Write a method factor(int n, out int p1, out int p2)
that factors an integer n that is guaranteed to be the product of two
prime numbers. Speed up the calculation by using 8 threads.
Write a method that sorts an array of integers, using multiple threads to speed up the sort. Which sorting algorithm(s) will work well for a parallel sort? Perform timing experiments to determine the speedup factor when you use 8 threads for the sort.
You are one of 40 recently arrested prisoners. The prison warden makes the following announcement:
You may meet together today and plan a strategy, but after today you will be in isolated cells and have no communication with one another.
I have set up a “switch room” which contains a switch and a light bulb. The switch turns the light bulb or off.

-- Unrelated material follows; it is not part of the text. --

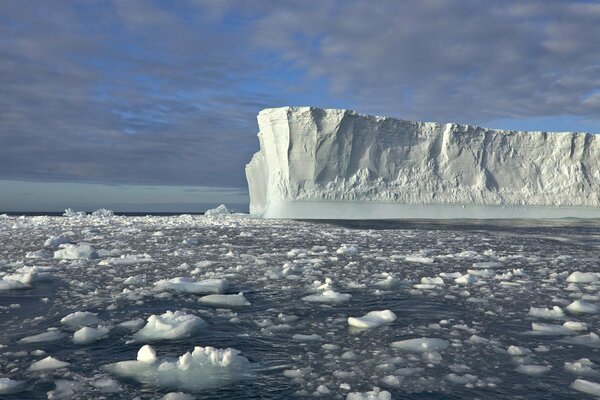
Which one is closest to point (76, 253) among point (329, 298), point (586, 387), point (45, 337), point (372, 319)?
point (45, 337)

Once per hour, I will select one prisoner to enter the switch room. This prisoner may throw the switch (from on to off, or vice-versa), or may leave the switch unchanged. Nobody else will ever enter this room.

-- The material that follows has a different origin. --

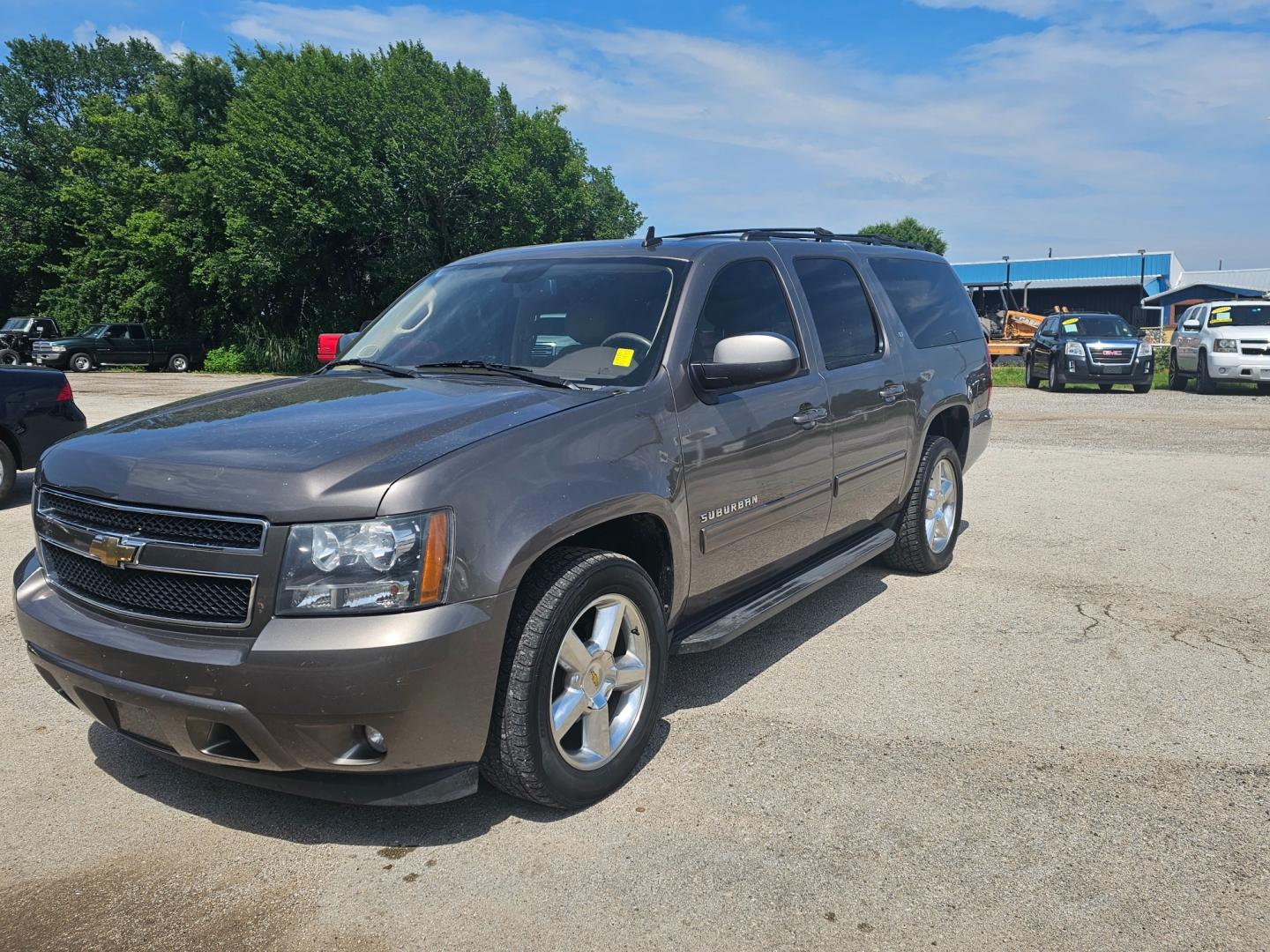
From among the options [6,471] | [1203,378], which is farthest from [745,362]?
[1203,378]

Each prisoner will visit the switch room arbitrarily often. In other words, at any given moment, each of you is guaranteed to visit the switch room again at some future point.
At any time, any of you may declare: “We have all visited the switch room at least once.” If the claim is correct, I will set you all free. If the claim is incorrect, I will feed all of you to the crocodiles.

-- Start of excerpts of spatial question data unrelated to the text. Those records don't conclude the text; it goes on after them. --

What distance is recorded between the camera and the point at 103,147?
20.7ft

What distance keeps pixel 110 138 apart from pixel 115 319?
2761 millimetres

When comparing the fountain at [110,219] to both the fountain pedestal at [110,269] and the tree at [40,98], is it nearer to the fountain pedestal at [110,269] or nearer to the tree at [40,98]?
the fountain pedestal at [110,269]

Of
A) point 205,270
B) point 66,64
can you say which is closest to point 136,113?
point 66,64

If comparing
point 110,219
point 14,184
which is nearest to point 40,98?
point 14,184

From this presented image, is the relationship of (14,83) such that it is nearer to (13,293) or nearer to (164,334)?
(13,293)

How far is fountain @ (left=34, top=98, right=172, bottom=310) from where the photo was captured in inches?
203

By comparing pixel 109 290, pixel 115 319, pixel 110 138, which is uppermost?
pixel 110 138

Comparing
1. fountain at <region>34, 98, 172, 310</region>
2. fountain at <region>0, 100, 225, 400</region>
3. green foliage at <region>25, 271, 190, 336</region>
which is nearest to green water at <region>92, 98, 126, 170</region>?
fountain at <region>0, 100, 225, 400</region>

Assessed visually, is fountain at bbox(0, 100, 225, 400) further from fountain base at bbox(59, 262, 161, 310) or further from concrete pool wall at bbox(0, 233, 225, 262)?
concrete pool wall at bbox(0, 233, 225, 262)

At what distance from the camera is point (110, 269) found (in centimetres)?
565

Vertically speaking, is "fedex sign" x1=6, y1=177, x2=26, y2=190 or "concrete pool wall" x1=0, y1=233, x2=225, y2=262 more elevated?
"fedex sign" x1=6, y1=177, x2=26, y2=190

Devise a winning strategy when you know that the initial state of the switch is off.
Continuing the previous exercise, devise a winning strategy when you do not know whether the initial state of the switch is on or off.
You are one of 20 recently arrested prisoners. The prison warden makes the following announcement:
I will order you all to stand in a line, and will place a red or blue hat on each of your heads. No prisoner will know the color of his own hat, or the color of any hat behind him, but he will see the hats of all the prisoners in front of him. I will start at the back of the line and asks each prisoner to guess the color of his own hat. The prisoner can answer only “red” or “blue.” If he gives the wrong answer, he will be fed to the crocodiles. If he answers correctly, he will be freed. Each prisoner will hear the answers of the prisoners behind him (but cannot tell whether those answers were correct).
You may consult and agree on a strategy beforehand but after being lined up, you cannot communicate any other way besides your answers of “red” or “blue.”
Devise a strategy that allows as many prisoners as possible to go free.